• _EXTRAIT PROPOSÉ_
L’exploitation gazière a connu des changements majeurs ces dernières années avec l’exploitation des gaz de schiste américains.
Si les énergéticiens européens se retrouvent en première ligne, ils ne sont pas les seuls acteurs impactés. En effet, des industriels européens pâtissent aussi de la nouvelle donne concurrentielle, à l’instar du secteur de la chimie.
L’exploitation du gaz de schiste n’est pas récente aux Etats-Unis. L’aventure débute dès les années 70 lorsqu’une douzaine de puits de démonstration sont construits sous l’impulsion de l’Institut de Recherche sur le Gaz alors nouvellement créé. Cet événement marque le début de l’aventure des gaz de schiste aux Etats-Unis. Il était à l’époque difficile d’envisager l’ensemble des impacts qu’aurait l’exploitation de cette nouvelle manne énergétique. Aujourd’hui les effets sont probants.
L’exploitation des gaz de schiste : un avantage compétitif triple pour les industriels américains
Devançant la Russie, les Etats-Unis sont devenus le premier producteur mondial de gaz en 2009. En baisse jusqu’alors, la production de gaz a augmenté de 24% entre 2007 et 2012[1]. En effet, sur la même période, la production de gaz de schiste quintuple pour atteindre 230 milliards de m3 (Gm3) en 2012[2]. Selon des études récentes, les Etats-Unis deviendraient exportateurs net en 2020. Des projets d’exportation de gaz naturel liquéfié ont été déposés dont deux déjà approuvés[3].

• _DONNÉES FOURNIES_

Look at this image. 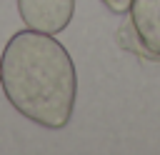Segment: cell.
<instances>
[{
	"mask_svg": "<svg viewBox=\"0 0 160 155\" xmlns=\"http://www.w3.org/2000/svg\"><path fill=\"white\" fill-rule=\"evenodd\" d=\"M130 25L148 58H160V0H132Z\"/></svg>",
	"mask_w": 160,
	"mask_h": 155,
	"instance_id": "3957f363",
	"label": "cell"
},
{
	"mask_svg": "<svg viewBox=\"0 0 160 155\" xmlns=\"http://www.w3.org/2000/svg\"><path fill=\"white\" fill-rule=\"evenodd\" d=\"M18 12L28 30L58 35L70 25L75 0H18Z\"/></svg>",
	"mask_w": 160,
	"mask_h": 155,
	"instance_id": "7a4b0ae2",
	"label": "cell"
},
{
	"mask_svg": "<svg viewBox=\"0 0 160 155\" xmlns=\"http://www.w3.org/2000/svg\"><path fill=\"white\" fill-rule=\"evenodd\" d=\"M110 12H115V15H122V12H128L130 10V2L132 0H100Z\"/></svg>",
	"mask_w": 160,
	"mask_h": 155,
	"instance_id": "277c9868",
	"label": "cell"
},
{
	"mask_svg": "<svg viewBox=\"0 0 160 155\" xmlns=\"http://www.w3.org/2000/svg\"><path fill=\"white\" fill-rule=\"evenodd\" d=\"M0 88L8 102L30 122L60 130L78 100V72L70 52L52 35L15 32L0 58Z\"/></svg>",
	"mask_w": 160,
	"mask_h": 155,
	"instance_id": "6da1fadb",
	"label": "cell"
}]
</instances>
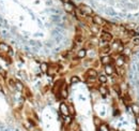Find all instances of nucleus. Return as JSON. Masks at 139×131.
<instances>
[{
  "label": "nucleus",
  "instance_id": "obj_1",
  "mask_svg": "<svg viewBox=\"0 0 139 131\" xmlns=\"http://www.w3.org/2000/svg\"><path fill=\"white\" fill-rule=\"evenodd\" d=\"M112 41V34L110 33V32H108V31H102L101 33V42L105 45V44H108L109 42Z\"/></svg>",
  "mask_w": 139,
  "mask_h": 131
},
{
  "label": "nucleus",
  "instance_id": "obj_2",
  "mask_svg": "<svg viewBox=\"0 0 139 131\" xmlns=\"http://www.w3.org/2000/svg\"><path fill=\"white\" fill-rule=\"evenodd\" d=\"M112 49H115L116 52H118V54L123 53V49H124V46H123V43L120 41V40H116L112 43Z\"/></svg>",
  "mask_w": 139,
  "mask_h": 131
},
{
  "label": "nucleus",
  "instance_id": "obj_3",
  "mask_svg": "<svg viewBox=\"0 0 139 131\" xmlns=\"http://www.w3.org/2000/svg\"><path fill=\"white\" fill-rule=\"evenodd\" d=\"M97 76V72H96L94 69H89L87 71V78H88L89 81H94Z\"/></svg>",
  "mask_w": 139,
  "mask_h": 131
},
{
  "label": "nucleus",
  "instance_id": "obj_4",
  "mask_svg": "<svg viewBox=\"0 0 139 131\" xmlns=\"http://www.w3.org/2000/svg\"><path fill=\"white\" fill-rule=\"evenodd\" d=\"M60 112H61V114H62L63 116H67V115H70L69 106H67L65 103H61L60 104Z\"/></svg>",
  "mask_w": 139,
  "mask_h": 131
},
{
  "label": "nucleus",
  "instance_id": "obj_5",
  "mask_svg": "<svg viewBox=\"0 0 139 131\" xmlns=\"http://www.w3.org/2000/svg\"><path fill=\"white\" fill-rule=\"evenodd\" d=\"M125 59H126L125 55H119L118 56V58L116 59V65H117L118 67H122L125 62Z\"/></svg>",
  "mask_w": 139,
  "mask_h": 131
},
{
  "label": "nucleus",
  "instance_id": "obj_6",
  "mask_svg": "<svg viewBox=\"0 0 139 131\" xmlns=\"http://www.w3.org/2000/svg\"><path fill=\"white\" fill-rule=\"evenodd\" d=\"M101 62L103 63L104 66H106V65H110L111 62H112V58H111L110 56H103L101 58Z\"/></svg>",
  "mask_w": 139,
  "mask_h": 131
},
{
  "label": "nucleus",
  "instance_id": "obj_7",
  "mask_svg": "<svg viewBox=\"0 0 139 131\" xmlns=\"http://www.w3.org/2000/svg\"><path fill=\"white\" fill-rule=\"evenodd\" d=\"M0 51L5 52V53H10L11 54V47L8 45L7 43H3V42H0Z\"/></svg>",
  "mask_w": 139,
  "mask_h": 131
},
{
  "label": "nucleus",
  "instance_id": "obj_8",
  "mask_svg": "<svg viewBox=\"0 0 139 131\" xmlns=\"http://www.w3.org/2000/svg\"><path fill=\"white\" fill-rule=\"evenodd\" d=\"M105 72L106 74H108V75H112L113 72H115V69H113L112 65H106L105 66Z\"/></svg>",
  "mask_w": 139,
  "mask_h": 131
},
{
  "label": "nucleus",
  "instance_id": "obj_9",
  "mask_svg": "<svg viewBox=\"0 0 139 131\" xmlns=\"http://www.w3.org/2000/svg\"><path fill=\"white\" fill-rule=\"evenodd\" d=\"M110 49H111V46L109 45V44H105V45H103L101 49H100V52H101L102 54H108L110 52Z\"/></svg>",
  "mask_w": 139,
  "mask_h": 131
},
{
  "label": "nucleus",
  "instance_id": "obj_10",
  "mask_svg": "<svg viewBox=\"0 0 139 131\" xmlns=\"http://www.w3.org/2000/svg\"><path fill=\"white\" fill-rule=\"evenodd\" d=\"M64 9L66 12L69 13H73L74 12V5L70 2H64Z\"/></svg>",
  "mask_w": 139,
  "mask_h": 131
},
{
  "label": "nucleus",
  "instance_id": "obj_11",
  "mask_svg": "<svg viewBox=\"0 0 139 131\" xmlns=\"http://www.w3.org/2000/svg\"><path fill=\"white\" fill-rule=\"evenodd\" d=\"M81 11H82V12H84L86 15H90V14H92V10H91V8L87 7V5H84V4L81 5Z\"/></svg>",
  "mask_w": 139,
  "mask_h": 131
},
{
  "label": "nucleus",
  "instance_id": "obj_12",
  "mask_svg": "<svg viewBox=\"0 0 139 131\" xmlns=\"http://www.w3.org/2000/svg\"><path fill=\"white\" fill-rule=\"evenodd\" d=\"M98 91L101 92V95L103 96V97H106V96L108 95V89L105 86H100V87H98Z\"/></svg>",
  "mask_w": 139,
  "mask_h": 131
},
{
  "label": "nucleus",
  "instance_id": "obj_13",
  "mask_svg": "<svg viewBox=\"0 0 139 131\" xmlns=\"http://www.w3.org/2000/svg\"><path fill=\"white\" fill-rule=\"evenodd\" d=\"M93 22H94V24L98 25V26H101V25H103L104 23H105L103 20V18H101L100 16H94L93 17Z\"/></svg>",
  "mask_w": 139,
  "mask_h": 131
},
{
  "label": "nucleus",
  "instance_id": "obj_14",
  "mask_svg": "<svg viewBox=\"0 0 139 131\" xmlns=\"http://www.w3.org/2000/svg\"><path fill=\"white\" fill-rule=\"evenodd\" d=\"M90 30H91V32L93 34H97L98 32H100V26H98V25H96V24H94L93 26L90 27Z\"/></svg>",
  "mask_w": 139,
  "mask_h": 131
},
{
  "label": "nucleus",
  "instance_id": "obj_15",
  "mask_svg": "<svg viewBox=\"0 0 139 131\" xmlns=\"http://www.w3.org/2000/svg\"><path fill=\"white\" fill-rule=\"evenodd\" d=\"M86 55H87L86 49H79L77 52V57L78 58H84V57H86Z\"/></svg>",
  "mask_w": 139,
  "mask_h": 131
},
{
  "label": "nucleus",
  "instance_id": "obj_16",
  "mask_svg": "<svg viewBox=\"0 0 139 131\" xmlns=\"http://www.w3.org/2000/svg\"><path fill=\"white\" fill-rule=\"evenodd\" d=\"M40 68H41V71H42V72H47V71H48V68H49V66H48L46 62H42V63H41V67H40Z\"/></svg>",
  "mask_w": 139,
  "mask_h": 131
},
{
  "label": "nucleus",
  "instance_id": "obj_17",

• _OBJECTIF DE L'EXERCICE_
Reprenez sous forme de liste le paragraphe du texte sur le gaz de schiste qui commence par « Devançant la Russie », en gardant ses faits principaux.

• _RÉSULTAT_
- En 2009, les États-Unis passent devant la Russie et deviennent le premier producteur mondial de gaz.
- Leur production de gaz, jusque-là en baisse, augmente de 24 % entre 2007 et 2012.
- Sur la même période, la production de gaz de schiste est multipliée par cinq et atteint 230 milliards de m3 en 2012.
- D'après des études récentes, les États-Unis deviendraient exportateurs net en 2020.
- Des projets d'exportation de gaz naturel liquéfié ont été déposés, et deux sont déjà approuvés.